Retyping all the entries exactly is the whole task.
** ENTRIES PROVIDED follows **
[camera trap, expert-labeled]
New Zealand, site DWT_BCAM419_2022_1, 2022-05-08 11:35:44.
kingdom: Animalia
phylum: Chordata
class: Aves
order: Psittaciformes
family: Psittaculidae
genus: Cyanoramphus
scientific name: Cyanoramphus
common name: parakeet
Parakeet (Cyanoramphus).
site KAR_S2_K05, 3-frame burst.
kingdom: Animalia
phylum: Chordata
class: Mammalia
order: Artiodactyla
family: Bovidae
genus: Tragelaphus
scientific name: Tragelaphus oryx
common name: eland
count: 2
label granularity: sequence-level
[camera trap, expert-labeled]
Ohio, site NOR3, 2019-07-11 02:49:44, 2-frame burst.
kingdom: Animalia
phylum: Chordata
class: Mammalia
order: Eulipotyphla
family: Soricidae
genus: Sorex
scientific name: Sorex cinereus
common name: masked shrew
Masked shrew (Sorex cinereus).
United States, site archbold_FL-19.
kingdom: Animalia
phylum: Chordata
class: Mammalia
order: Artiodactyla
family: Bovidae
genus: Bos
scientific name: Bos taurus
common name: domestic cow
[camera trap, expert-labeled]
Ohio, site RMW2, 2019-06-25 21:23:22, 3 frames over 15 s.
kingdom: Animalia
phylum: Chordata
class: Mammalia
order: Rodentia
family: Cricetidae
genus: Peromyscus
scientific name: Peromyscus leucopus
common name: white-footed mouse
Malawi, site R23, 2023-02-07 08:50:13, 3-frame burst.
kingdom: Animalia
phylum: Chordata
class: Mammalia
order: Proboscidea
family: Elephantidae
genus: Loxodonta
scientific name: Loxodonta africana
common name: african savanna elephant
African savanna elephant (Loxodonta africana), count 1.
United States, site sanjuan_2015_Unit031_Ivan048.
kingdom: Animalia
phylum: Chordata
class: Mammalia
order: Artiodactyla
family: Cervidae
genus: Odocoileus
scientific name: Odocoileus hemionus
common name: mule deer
** End of ENTRIES PROVIDED **
ANSWER TO THE PROBLEM:
[camera trap, expert-labeled]
New Zealand, site DWT_BCAM419_2022_1, 2022-05-08 11:35:44.
kingdom: Animalia
phylum: Chordata
class: Aves
order: Psittaciformes
family: Psittaculidae
genus: Cyanoramphus
scientific name: Cyanoramphus
common name: parakeet
Parakeet (Cyanoramphus).
site KAR_S2_K05, 3-frame burst.
kingdom: Animalia
phylum: Chordata
class: Mammalia
order: Artiodactyla
family: Bovidae
genus: Tragelaphus
scientific name: Tragelaphus oryx
common name: eland
count: 2
label granularity: sequence-level
[camera trap, expert-labeled]
Ohio, site NOR3, 2019-07-11 02:49:44, 2-frame burst.
kingdom: Animalia
phylum: Chordata
class: Mammalia
order: Eulipotyphla
family: Soricidae
genus: Sorex
scientific name: Sorex cinereus
common name: masked shrew
Masked shrew (Sorex cinereus).
United States, site archbold_FL-19.
kingdom: Animalia
phylum: Chordata
class: Mammalia
order: Artiodactyla
family: Bovidae
genus: Bos
scientific name: Bos taurus
common name: domestic cow
[camera trap, expert-labeled]
Ohio, site RMW2, 2019-06-25 21:23:22, 3 frames over 15 s.
kingdom: Animalia
phylum: Chordata
class: Mammalia
order: Rodentia
family: Cricetidae
genus: Peromyscus
scientific name: Peromyscus leucopus
common name: white-footed mouse
Malawi, site R23, 2023-02-07 08:50:13, 3-frame burst.
kingdom: Animalia
phylum: Chordata
class: Mammalia
order: Proboscidea
family: Elephantidae
genus: Loxodonta
scientific name: Loxodonta africana
common name: african savanna elephant
African savanna elephant (Loxodonta africana), count 1.
United States, site sanjuan_2015_Unit031_Ivan048.
kingdom: Animalia
phylum: Chordata
class: Mammalia
order: Artiodactyla
family: Cervidae
genus: Odocoileus
scientific name: Odocoileus hemionus
common name: mule deer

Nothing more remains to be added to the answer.